Jeudi 23 Janvier 2025

Posted By: Gabriel Feret In: Journal d'un libraire On: jeudi, janvier 23, 2025 Hit: 11
XH est venu récupérer son fourgon hier. Il en a profité pour emporter quelques caisses de livres puisqu’il éprouve des difficultés à trouver des fournisseurs. Sur un malentendu, je lui ai suggéré de choisir les livres qu’il préférait, mais en partant, il m’a avoué qu’emporter quelques caisses sans trier lui serait allé très bien. En soirée, j’ai emballé mes colis, saisi un lot de livres en stock jusque tard, débarrassé mon bureau de livres qui traînaient, avec le rêve, jamais réalisé depuis presque huit ans que j’habite cette maison, de le voir rangé. Je me dis depuis toujours, comme un voeu pieux, que je me mettrai alors à écrire, c’est-à-dire à chercher ma langue cachée et éclaircir le mystère de mes 17 ans, comme le répète P. Bergounioux. Mais peut-être, finalement, en ce qui me concerne, cet âge ne prendrait sens pour moi que des l’oubli. 

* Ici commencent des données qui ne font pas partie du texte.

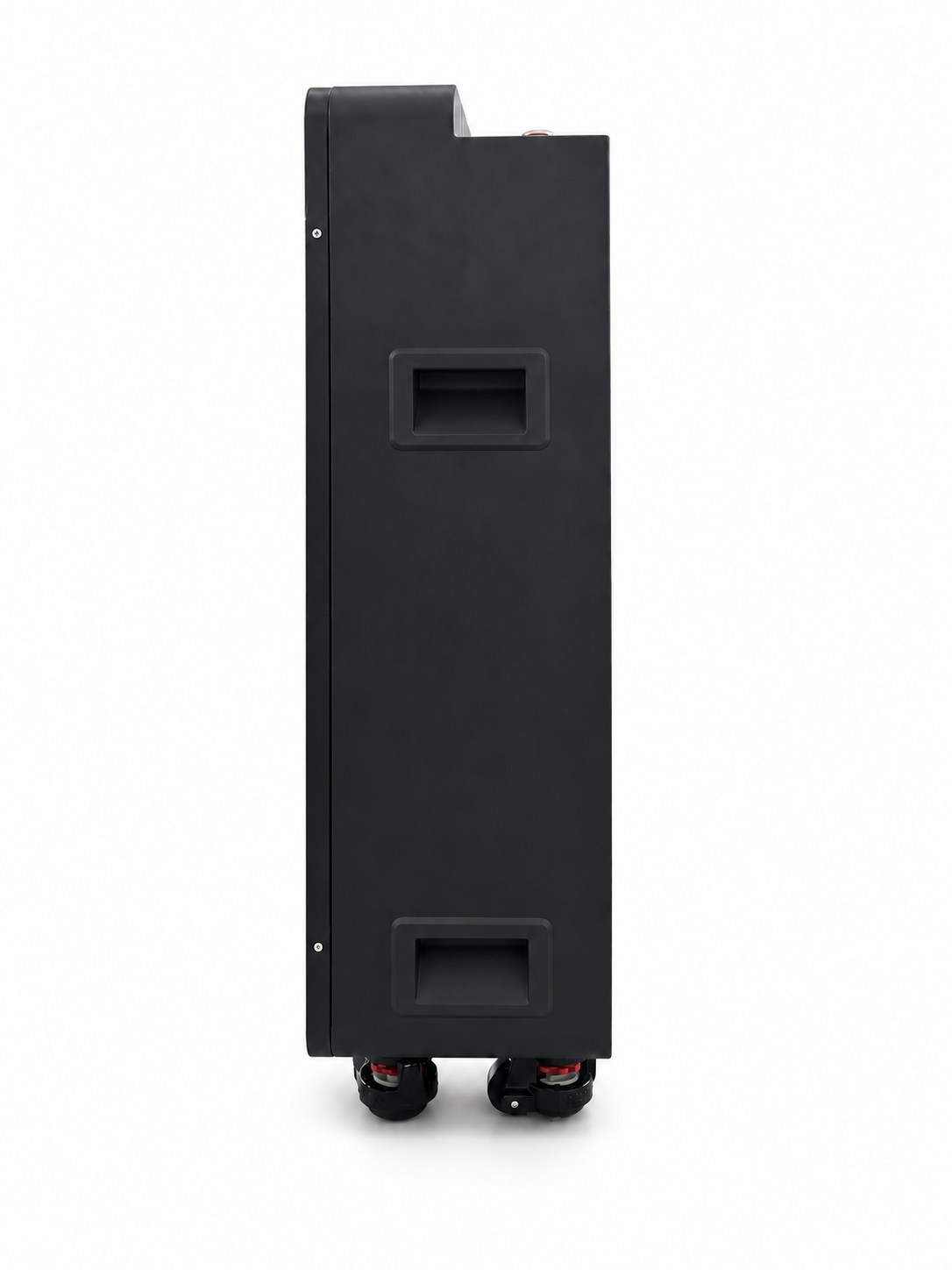 Global Power GP16KW314AH-51.2V 16kWh LFP battery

Je me réveille assez tôt, au regard de l’heure à laquelle que je me suis endormi. Puis je me rendors jusqu’à 9H30. L’impression redoutable de la triste vie me saisit, comme souvent au réveil, mais je sais aussi que cette impression, paradoxalement, annonce des heures plus optimistes. XL et VLB m’appellent. Nous attendons les catalogues du salon de C qui devraient être livrés chez moi. Ils n’arriveront pourtant pas à destination aujourd’hui. Je travaille en attendant un appel de KB, comme je ne peux m’y rendre, en raison de la panne de mon véhicule. J’ai certainement plus de facilité à me livrer par téléphone, par écrit. Mais que serait mon existence sans les visages ? Les paroles que leurs lèvres prononcent ? Quant à la caresse de la peau, il y a bien longtemps que je l’ai refoulée. Seule M me donne la chaleur d’un corps, quand elle est blottie contre moi la nuit. Une petite bouillotte, dirait J. 
Je pars à pied au relais colis et à la poste. J’ai déjà rempli mes tâches de le journée, je pourrai ainsi rattraper un peu de retard, ou ranger mon bureau. Devant la poste, je monte dans la camionnette de P, que je parviens finalement à démarrer. Nous convenons qu’il viendra la chercher la semaine prochaine. J’avais escompté sur le redoux pour réussir à la rapporter devant la maison. Une dame, aussi, choisit quelques livres dans l’armoire, placée devant la maison. J’engage la conversation. Elle m’assure qu’elle lit beaucoup, partout, dès qu’elle en a l’occasion. Elle emporte une petite pile. Je pars en promenade avec M, qui tient manifestement à pousser un peu plus loin, puisqu’il fait meilleur, que les rayons du soleil réchauffent un peu. On croirait à une journée de fin d’hiver. Je vois la première cigogne de la saison survoler la tour qui jouxte les allées des remparts. D’autres font claquer leurs becs. Au retour, je reçois un long appel d’ADC, qui vit un divorce difficile. Il me cite Spinoza, m’explique qu’il cherche des voies spirituelles à cette épreuve. Nous conversons amicalement. Je m’assoupis quelques minutes, puis, après un dîner léger, retourne à ma saisie. Il semble que je prolonge le moment où je rangerai intégralement le bureau. M respire, soupire, roulée en boule sur son vieil oreiller, à mes pieds. 
Je ne pensais pas ce constat possible, mais, si je ne porte pas d’affection particulière ou une forme d’indifférence, une distance suffisante à ma compagnie, j’apprécie désormais ma vie.